> [Objetivos]:
A) Duplique, do texto sobre a democracia argentina, o trecho que vai de "A democracia argentina" até "uma emergência permanente.", inclusive.
B) Com base no texto sobre a democracia argentina, responda às perguntas a seguir, identificando cada resposta com a mesma marcação.
(i) A partir de que conflito a violência simbólica começou a aumentar na Argentina?
(ii) Quantas condições básicas, no mínimo, um regime político deve cumprir para ser definido como democrático?
(iii) Em que período a democracia argentina enfrentou uma crise econômica?

> [Extrato da página]:

Desde o conflito de 2008, a violência simbólica começou a aumentar na Argentina. Houve um retorno do confronto que trouxe consigo o surgimento de uma série de expressões destinadas à desqualificação do adversário e exacerbação de divisões (pré)existentes na sociedade argentina. Apareceram termos de capacidade explicativa duvidosa, mas de indubitável eficácia persuasiva, como a categoria de “destituinte” ou metáforas como “a fenda” para descrever conflitos e fraturas que pareciam (e alguns parecem) existir desde tempos imemoriais.

A crise da democracia a nível global

Um dos grandes debates contemporâneos no âmbito internacional está sem dúvida relacionado com a crise da democracia a nível global, bem como ao surgimento de alternativas “iliberais” à democracia. Desta maneira, o avanço até recentemente inevitável e esmagador da democracia liberal em escala mundial tem sido desafiado por novas alternativas competitivas durante as primeiras décadas do século XXI.

Não estaríamos aqui na presença de um desenlace resultante do “Backslading” ou da “Regressão democrática”, nem do clássico “Breakdown” ou “Ruptura” das democracias resultante da proliferação de golpes civis-militares entre a segunda e a terceira onda democrática. Nos encontramos frente a uma lenta erosão da democracia mediante uma série de mudanças que, sob a cobertura dos procedimentos legais, minam a democracia em um processo de crescente autocratização.

Neste marco, um regime político pode ser definido como democrático se cumpre com pelo menos três condições básicas. Primeiro, um processo eleitoral razoavelmente livre, competitivo e transparente. Segundo, um resultado eleitoral que conte com a aceitação ou, pelo menos, a tolerância por parte dos perdedores. E por último, exclui o uso da violência (física ou simbólica) na disputa política.

Como tem se desenvolvido a democracia na Argentina desde 1983?

A democracia argentina tem mostrado amplos sinais de resiliência no decorrer das últimas três décadas, enfrentando crises militares entre 1987 e 1990, econômica em 1989/1990 e institucional e social em 2001/2002. Todas essas provas foram, em alguma medida, superadas de maneira satisfatória. Ao mesmo tempo, um longo ciclo de emergência ocorre de 1989 até hoje com alguns breves interregnos entre 1999-2001 e 2015-2018. A Argentina se encontra (quase) em uma emergência permanente.

> [Extrato dos dados]:
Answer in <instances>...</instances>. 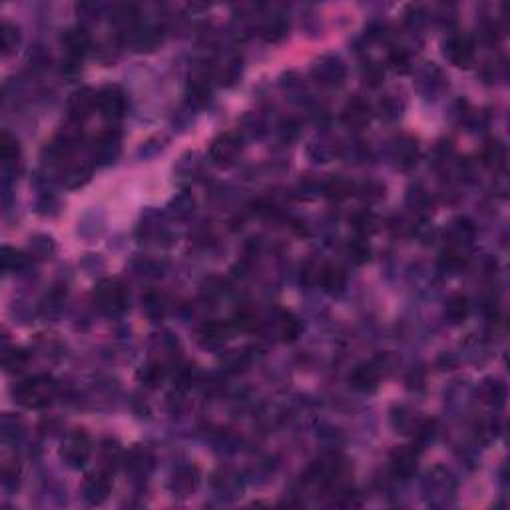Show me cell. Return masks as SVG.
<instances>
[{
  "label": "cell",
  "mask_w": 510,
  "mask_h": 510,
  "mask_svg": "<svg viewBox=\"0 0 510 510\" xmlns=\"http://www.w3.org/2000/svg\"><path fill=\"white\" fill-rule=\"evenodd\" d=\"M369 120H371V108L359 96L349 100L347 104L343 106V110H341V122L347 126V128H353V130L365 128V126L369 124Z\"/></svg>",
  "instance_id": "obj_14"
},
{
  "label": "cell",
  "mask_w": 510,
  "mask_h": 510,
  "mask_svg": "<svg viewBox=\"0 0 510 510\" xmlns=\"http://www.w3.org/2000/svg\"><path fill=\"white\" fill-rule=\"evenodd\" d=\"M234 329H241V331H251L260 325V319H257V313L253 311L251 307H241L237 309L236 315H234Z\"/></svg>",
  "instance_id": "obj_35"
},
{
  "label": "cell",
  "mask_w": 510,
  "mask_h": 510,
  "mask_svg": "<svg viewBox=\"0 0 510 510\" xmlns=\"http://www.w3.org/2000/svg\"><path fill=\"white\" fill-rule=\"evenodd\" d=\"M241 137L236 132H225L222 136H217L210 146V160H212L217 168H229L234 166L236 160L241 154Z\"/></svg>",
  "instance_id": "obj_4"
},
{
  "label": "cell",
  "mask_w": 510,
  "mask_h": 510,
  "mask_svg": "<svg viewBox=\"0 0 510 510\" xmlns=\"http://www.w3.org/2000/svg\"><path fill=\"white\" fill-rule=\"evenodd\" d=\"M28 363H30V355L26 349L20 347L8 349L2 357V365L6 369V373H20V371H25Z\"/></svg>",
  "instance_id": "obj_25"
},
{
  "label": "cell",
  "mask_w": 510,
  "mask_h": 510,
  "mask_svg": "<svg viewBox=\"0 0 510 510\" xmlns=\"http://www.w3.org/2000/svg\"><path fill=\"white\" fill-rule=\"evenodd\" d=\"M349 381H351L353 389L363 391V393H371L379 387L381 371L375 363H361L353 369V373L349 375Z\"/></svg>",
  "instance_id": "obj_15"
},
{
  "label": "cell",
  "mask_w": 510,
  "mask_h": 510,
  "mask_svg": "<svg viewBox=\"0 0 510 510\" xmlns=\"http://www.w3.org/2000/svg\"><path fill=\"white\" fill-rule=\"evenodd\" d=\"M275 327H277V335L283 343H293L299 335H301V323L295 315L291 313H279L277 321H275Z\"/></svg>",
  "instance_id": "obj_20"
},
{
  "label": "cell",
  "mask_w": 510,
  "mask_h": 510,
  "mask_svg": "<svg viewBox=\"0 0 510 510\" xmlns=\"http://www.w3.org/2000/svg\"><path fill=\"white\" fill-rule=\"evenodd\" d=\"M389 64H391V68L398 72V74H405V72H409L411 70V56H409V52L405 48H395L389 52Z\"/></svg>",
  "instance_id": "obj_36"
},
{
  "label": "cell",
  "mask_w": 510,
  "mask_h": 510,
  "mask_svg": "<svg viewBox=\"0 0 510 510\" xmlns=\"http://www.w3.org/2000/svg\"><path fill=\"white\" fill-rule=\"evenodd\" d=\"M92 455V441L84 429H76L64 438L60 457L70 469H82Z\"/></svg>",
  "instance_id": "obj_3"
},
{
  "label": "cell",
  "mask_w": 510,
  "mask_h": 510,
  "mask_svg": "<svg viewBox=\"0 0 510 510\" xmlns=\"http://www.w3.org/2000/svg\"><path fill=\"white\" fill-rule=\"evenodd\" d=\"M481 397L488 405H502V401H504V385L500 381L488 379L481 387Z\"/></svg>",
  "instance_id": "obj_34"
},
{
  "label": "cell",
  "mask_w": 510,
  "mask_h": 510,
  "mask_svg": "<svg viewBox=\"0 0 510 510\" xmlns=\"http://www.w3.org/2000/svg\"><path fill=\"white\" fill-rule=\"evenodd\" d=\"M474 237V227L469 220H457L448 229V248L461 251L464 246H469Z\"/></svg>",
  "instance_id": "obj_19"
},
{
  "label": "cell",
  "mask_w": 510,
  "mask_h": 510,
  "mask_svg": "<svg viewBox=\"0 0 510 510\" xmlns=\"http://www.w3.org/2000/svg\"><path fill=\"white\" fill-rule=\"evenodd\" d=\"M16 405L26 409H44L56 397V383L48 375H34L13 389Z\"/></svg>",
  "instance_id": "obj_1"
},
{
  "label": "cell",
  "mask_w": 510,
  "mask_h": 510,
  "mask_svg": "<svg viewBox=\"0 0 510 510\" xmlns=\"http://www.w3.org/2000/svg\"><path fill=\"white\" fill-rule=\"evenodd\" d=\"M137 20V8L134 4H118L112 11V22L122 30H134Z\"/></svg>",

> [Respostas fornecidas]:
A)
A democracia argentina tem mostrado amplos sinais de resiliência no decorrer das últimas três décadas, enfrentando crises militares entre 1987 e 1990, econômica em 1989/1990 e institucional e social em 2001/2002. Todas essas provas foram, em alguma medida, superadas de maneira satisfatória. Ao mesmo tempo, um longo ciclo de emergência ocorre de 1989 até hoje com alguns breves interregnos entre 1999-2001 e 2015-2018. A Argentina se encontra (quase) em uma emergência permanente.

B)
(i) O conflito de 2008.
(ii) Pelo menos três.
(iii) Em 1989/1990.